Today, Wilton continues to serve as an example of Georgian architecture, headquarters to the Virginia Dames, and host to public programs and educational exhibits.

About the Collection

The exhibition I was honored to work on at the Wilton House Museum is based around an excavation in 1998 by William & Mary archaeologists, who uncovered the material record of the lives of nearly a century of enslaved families. This excavation recovered not only the most important available tool for understanding daily life at Wilton, but the largest collection of objects associated with Wilton’s original location in existence.

“Wilton Uncovered: Archeology Illuminates an Enslaved Community,” displays this collection for the first time alongside Dennis Winston’s poignant artistic renderings of the community that used, loved, broke, resented, played with, and discarded the artifacts.

Explorers Studio designed and implemented Wilton Uncovered’s amazing exhibition design as well as the branding of the exhibition logo.

The Challenge

My challenge was to develop a website that accurately depicted this exhibition design and gave visitors a sense of the movement that someone would experience as they walked through the gallery.

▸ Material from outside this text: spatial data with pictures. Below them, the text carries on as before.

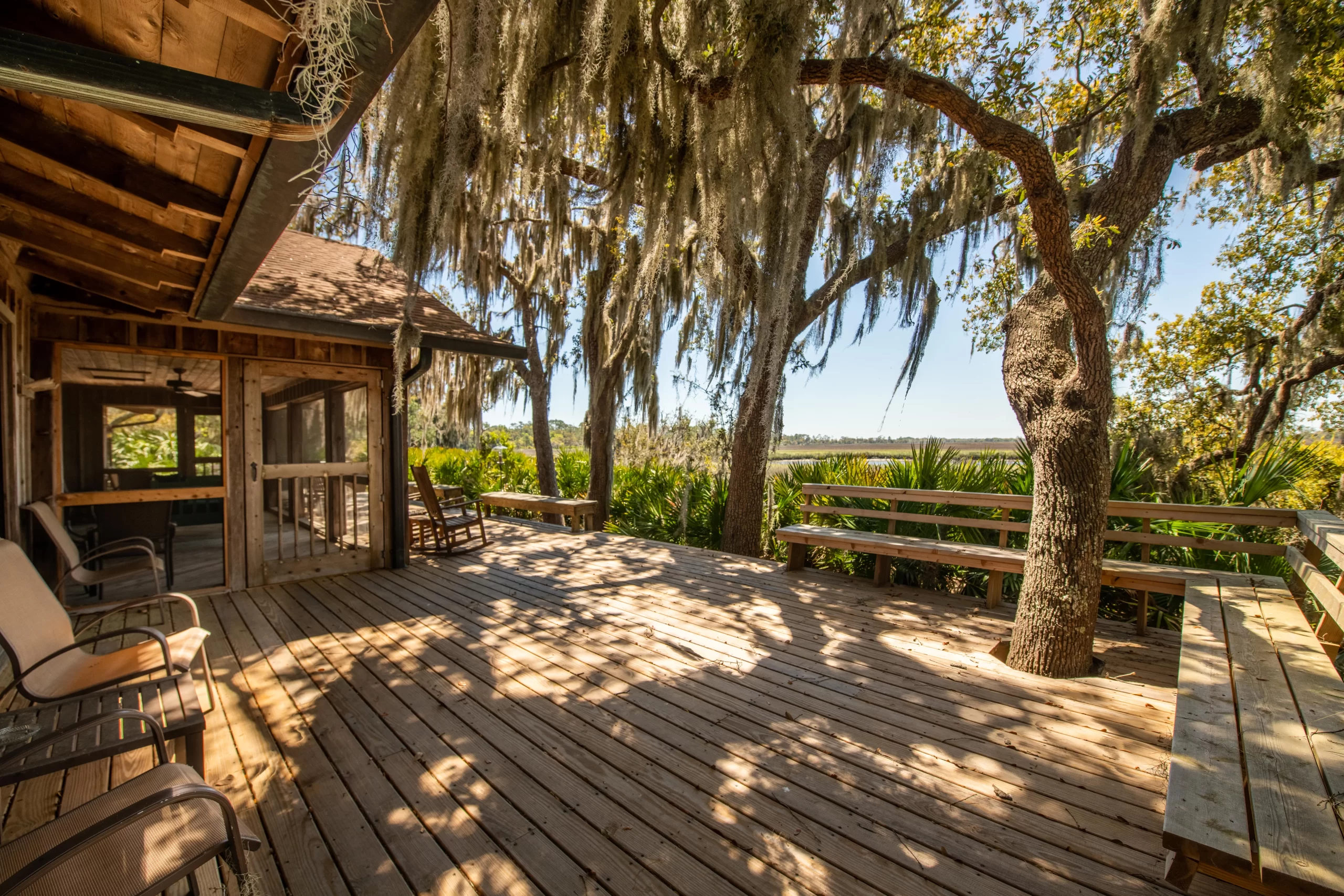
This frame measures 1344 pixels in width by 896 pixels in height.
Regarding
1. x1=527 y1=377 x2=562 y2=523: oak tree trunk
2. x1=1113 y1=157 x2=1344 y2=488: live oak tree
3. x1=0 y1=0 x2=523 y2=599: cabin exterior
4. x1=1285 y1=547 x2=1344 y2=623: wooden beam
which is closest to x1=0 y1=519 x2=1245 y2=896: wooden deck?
x1=1285 y1=547 x2=1344 y2=623: wooden beam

Katie Watkins, the Director of Education at Wilton, told me her biggest wish with the website was to incorporate the three different angles of the exhibit: the history, the art, and how to connect those to today.

Here’s the catch: how do you accurately depict 60 unique historical artifacts, all with different descriptions and categories in one website, where they all are able to be interacted with as if you were to read the little plaques at the physical gallery itself?

Getting organized

To begin, Katie sent us the scanned files and photographs of all artfacts and we made a big spreadsheet of all 60 artifacts!

 

After researching similar exhibitions and historical museums, we sketched out a dynamic one-page scrolling exhibition based on the main display banners that were in the museum itself.

Initial Brainstorming

After laying out all the artifacts and photographing them, we were able to see which artifacts needed to belong in each section. Jillian and I debated back and forth the best way to show off the artifacts since the artifacts display would be the most complicated–and most crucial–part of the virtual exhibition.

After a bit of technical research, we decided that a lightbox with transparent artifacts would be the most effective and interactive way to show off each section. I worked with a developer to create a custom lightbox solution, since the premade in-the-box products did not have the capabilities we needed.

Figma wireframes of the initial virtual exhibition design.

I collaborated with Jillian and Katie on the overall look and feel of how the exhibition feels when you walk through it to help the digital rendition feel as realistic as possible.